About this task – Copy every one of the following rows word for word, and leave the pictures out of your answer.

[Data extracts — start]

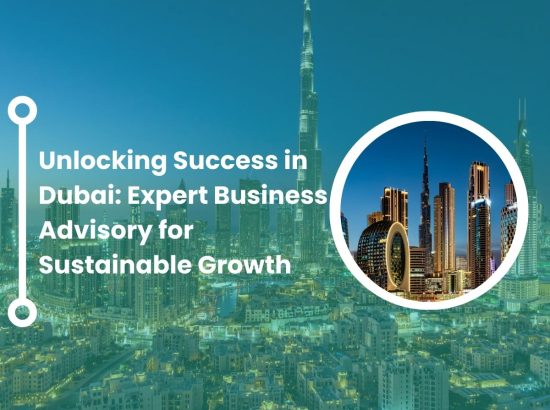 Unlocking Success in Dubai: Expert Business Advisory for Sustainable Growth Unlocking Success in Dubai: Expert Business Advisory for Sustainable Growth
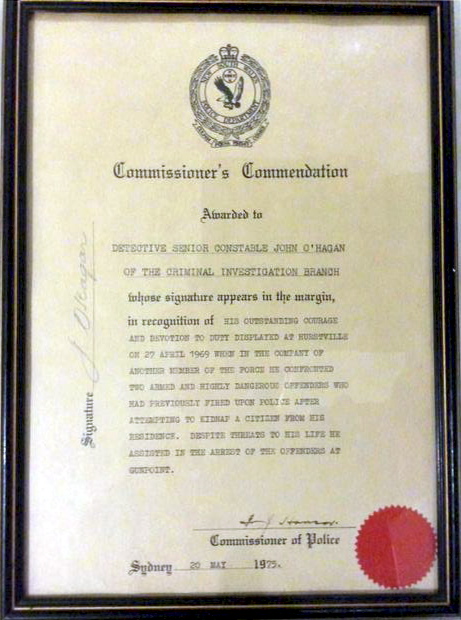 Commissioner's Commendation<br /> Awarded to Detective Senior Constable John O'HAGAN of the Criminal Investigation Branch whose signature appears in the margin, in recognition of his outstanding courage and devotion to Duty displayed at Hurstville on 27 April 1969 when in the company of another member of the Force he confronted two Armed and Higly dangerous offenders who had previously fired upon Police after attempting to kidnap a citizen from his residence. Despite threats to his life, he assisted in the arrest of the offenders at gunpoint.<br /> Commissioner of Police Fred Hanson 20 May 1975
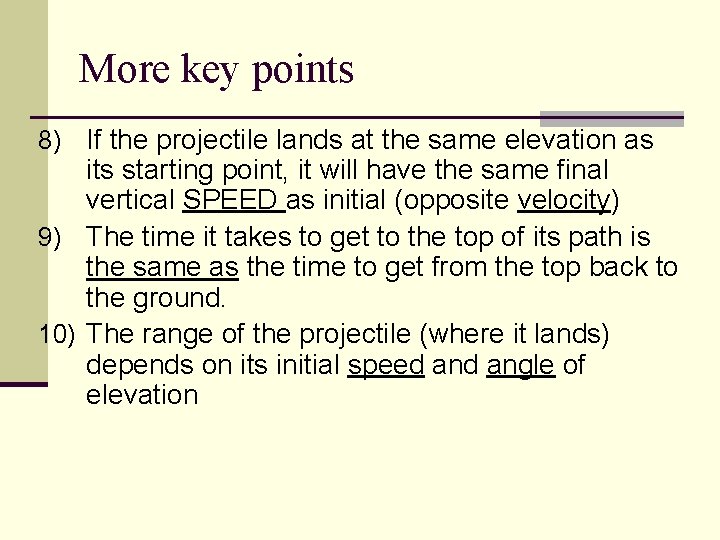 More key points 8) If the projectile lands at the same elevation as its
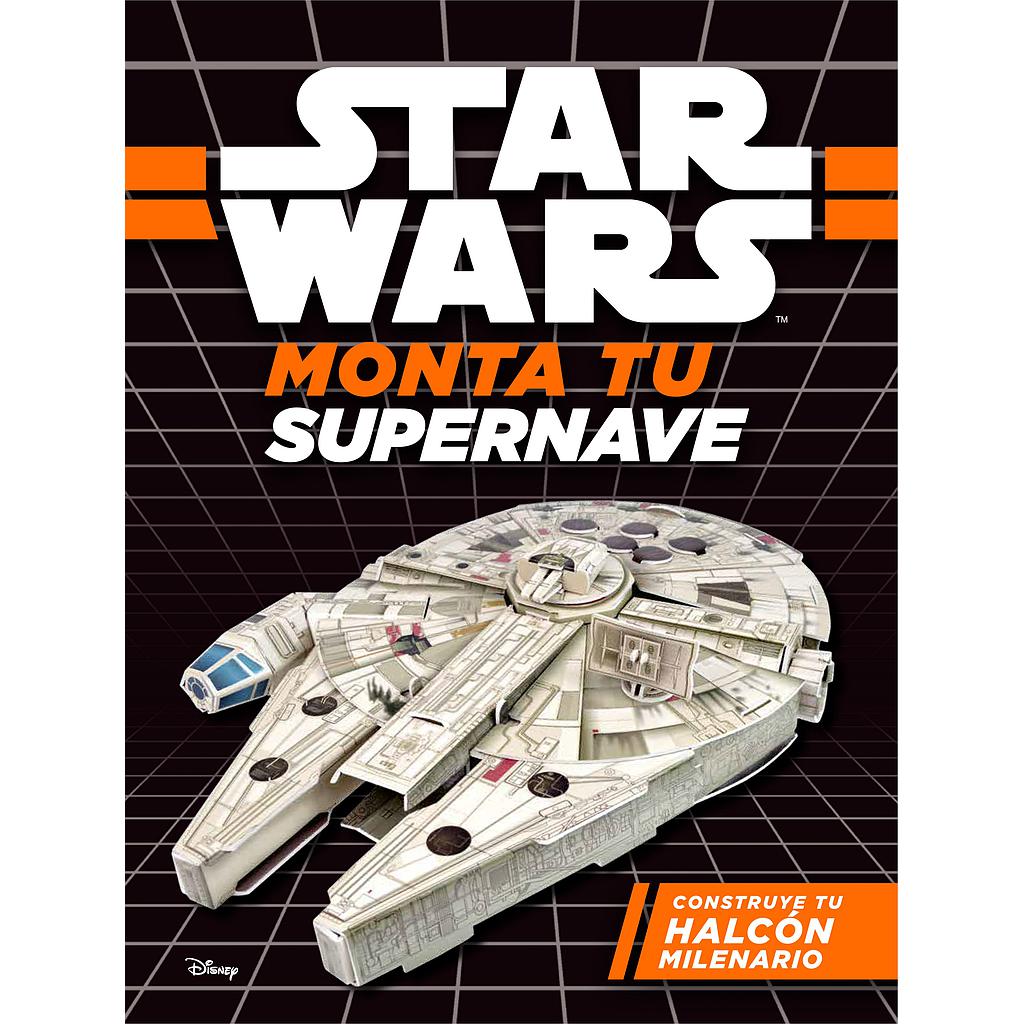 Star Wars. Monta tu supernave. Construye tu Halcón milenario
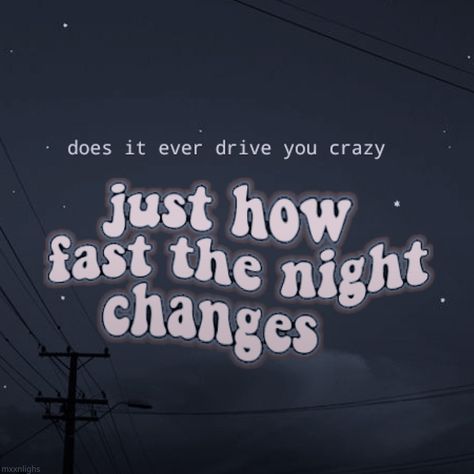 Does It Ever Drive You Crazy, Night Changes Quotes, Just How Fast The Night Changes, Night Changes Aesthetic, Positivity Wallpaper, Pink Girly Quotes, Changes Lyrics, Black Song, Everything's Gonna Be Alright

[Data extracts — finish]

Result of the task –
 Unlocking Success in Dubai: Expert Business Advisory for Sustainable Growth Unlocking Success in Dubai: Expert Business Advisory for Sustainable Growth
 Commissioner's Commendation<br /> Awarded to Detective Senior Constable John O'HAGAN of the Criminal Investigation Branch whose signature appears in the margin, in recognition of his outstanding courage and devotion to Duty displayed at Hurstville on 27 April 1969 when in the company of another member of the Force he confronted two Armed and Higly dangerous offenders who had previously fired upon Police after attempting to kidnap a citizen from his residence. Despite threats to his life, he assisted in the arrest of the offenders at gunpoint.<br /> Commissioner of Police Fred Hanson 20 May 1975
 More key points 8) If the projectile lands at the same elevation as its
 Star Wars. Monta tu supernave. Construye tu Halcón milenario
 Does It Ever Drive You Crazy, Night Changes Quotes, Just How Fast The Night Changes, Night Changes Aesthetic, Positivity Wallpaper, Pink Girly Quotes, Changes Lyrics, Black Song, Everything's Gonna Be Alright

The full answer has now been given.